#### PROBLEM STATEMENT
Rewrite every caption in the entries below, substituting "Casual" for "Formal" and leaving everything else unchanged. Omit the pictures from your answer.

#### LISTED ENTRIES
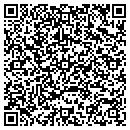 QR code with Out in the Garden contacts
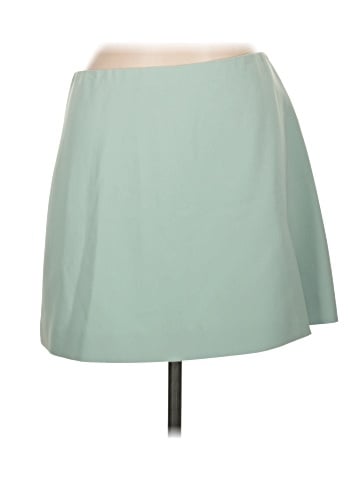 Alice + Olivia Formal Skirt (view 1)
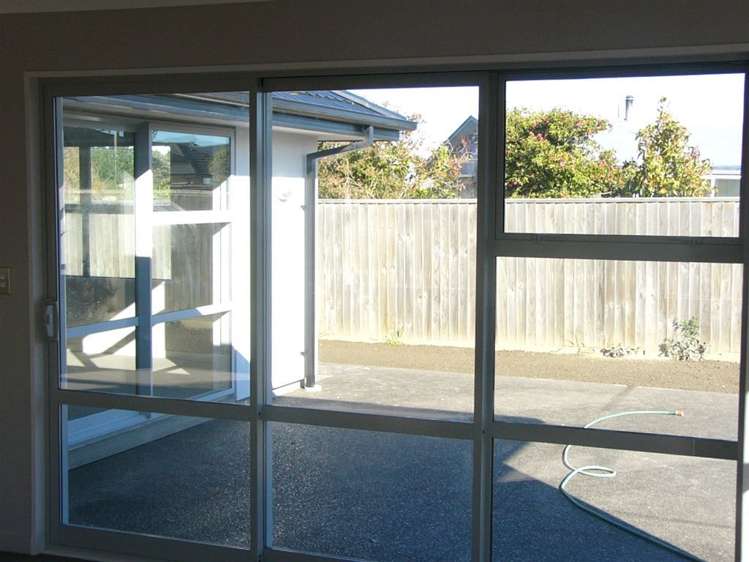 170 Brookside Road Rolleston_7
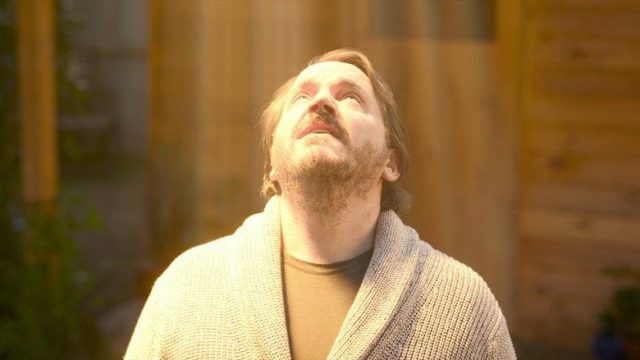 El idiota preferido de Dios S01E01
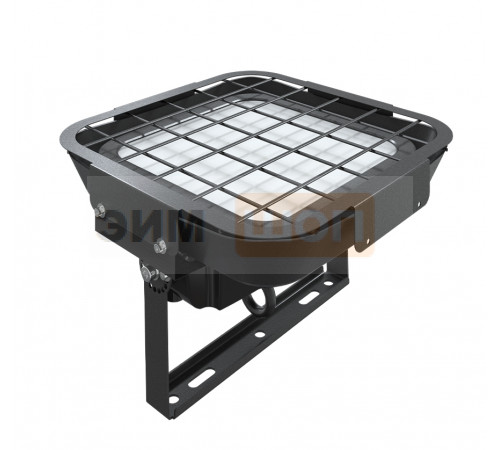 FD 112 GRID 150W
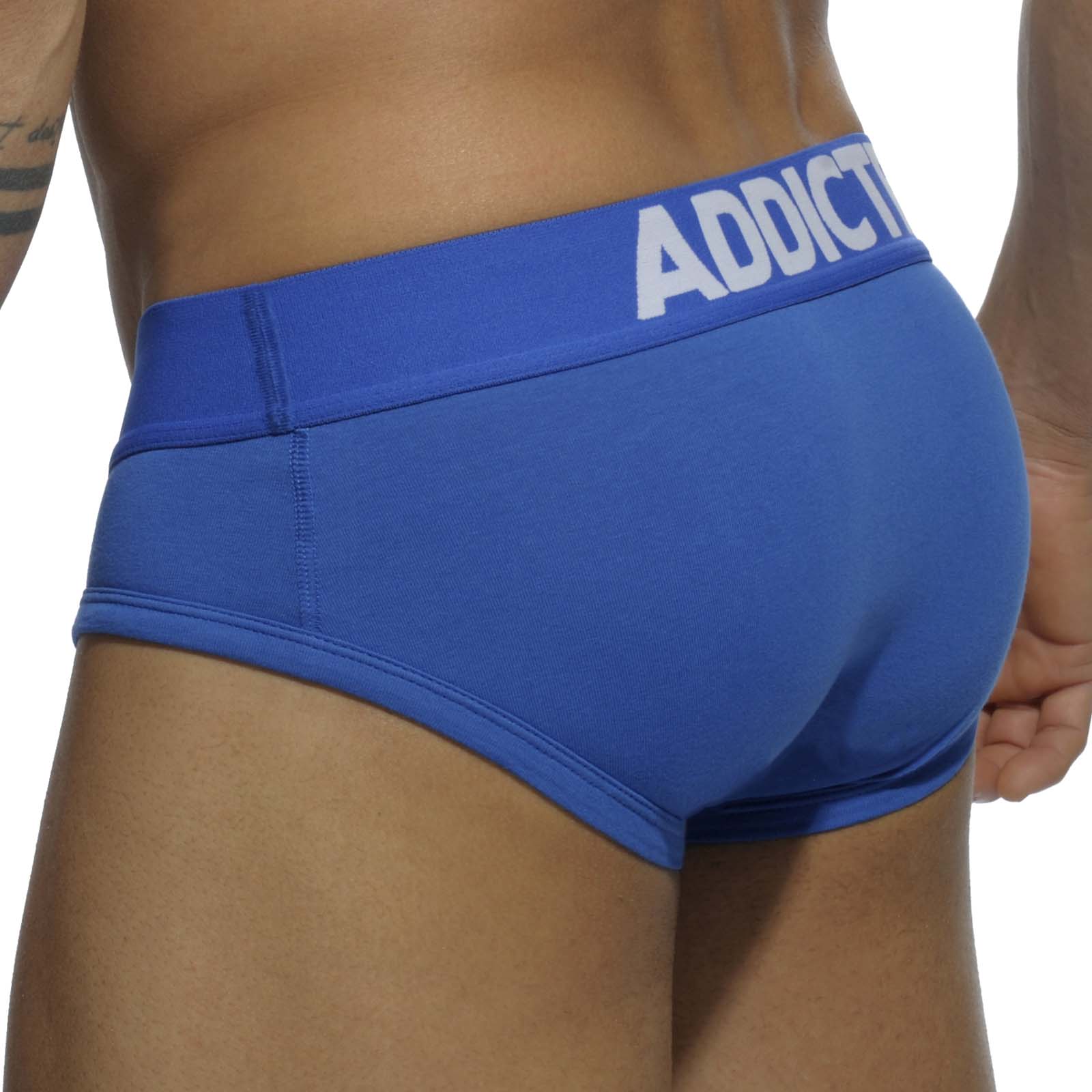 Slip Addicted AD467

#### PROBLEM SOLUTION
 QR code with Out in the Garden contacts
 Alice + Olivia Casual Skirt (view 1)
 170 Brookside Road Rolleston_7
 El idiota preferido de Dios S01E01
 FD 112 GRID 150W
 Slip Addicted AD467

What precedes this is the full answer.